‘Times’ Novelist Kills Off One Editor, Skewers Others

"There's been a murder at the Times! Er…Globe!"Photo: Getty Images
Virtually every well-known Times journalist from the last few decades turns up somewhere in the murder mystery, along with a few recognizable figures from outside the paper, including Matt Drudge (a.k.a. Nat Dreck) and Rupert Murdoch (a.k.a. Lester Moloch). As a guessing game, it's almost too easy. Could the square-jawed, email-addicted foreign correspondent-turned-executive editor be anyone other than Bill Keller? Do you need to know that "Jimmy Pomegranate" is a rotund expense-account abuser to guess that he's a stand-in for R.W. "Johnny" Apple? And whoever could be the inspiration for the hyper-aggressive middle-aged female reporter known for big-footing others' stories and getting excessively intimate with the powerful men she covers?
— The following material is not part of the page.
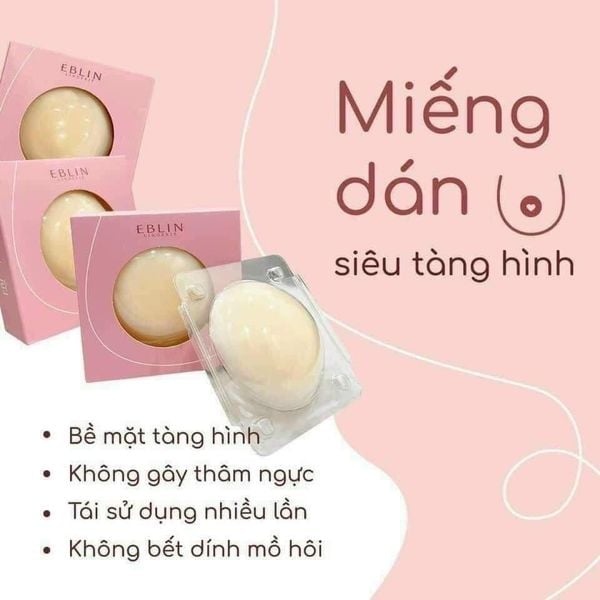  Miếng dán ngực siêu mỏng nhập khẩu Hàn Quốc bằng nhiệt tự thân siêu chắc thương hiệu Eblin 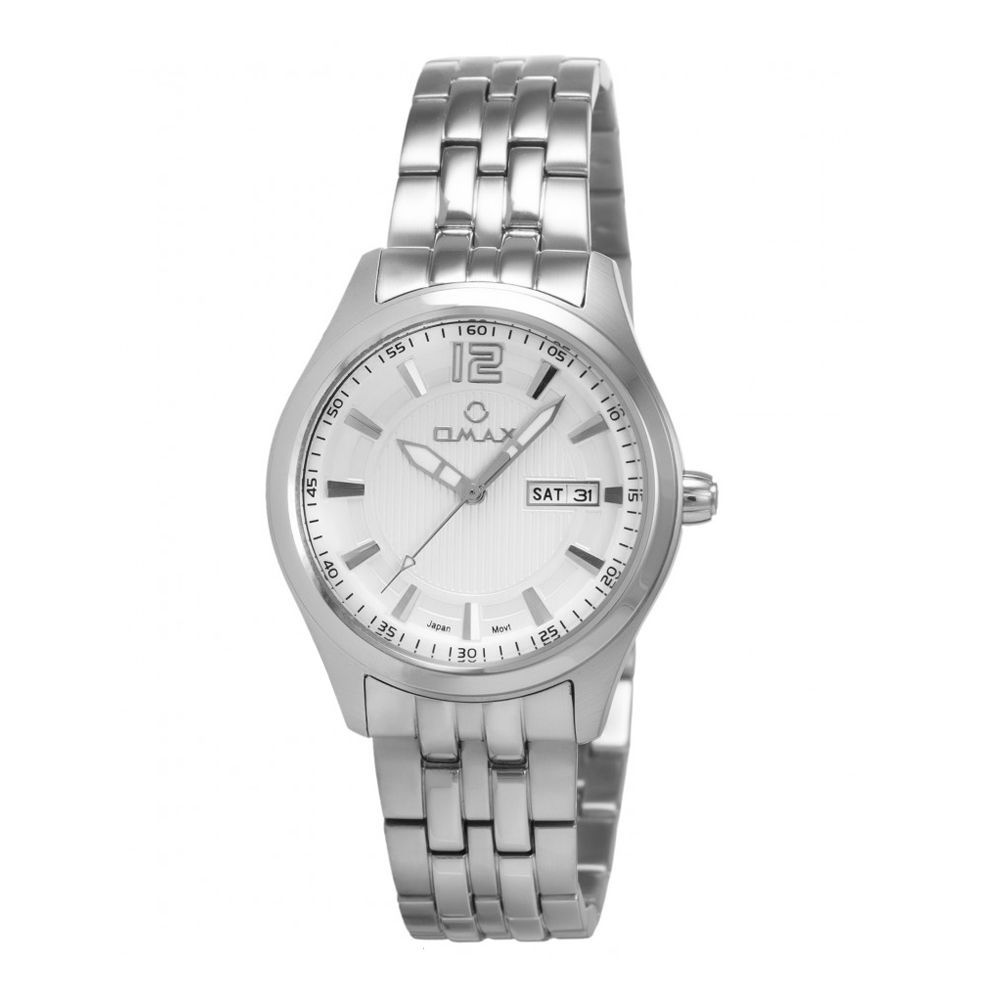 Omax Women's Chrome Round Dial & Bracelet Analog Watch, 81SMP66I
The book starts out with the murder of former standards editor Allan M. Siegal, who is called Theodore S. Ratnoff (the Times is also rechristened as the Globe). Siegal himself said he "loved" the book and his own disastrous end. "I think it was riotously funny," he told Bercovici. We can't wait to see whether everybody else, who doesn't have the luck to get killed off in the first few pages, finds it so hilarious.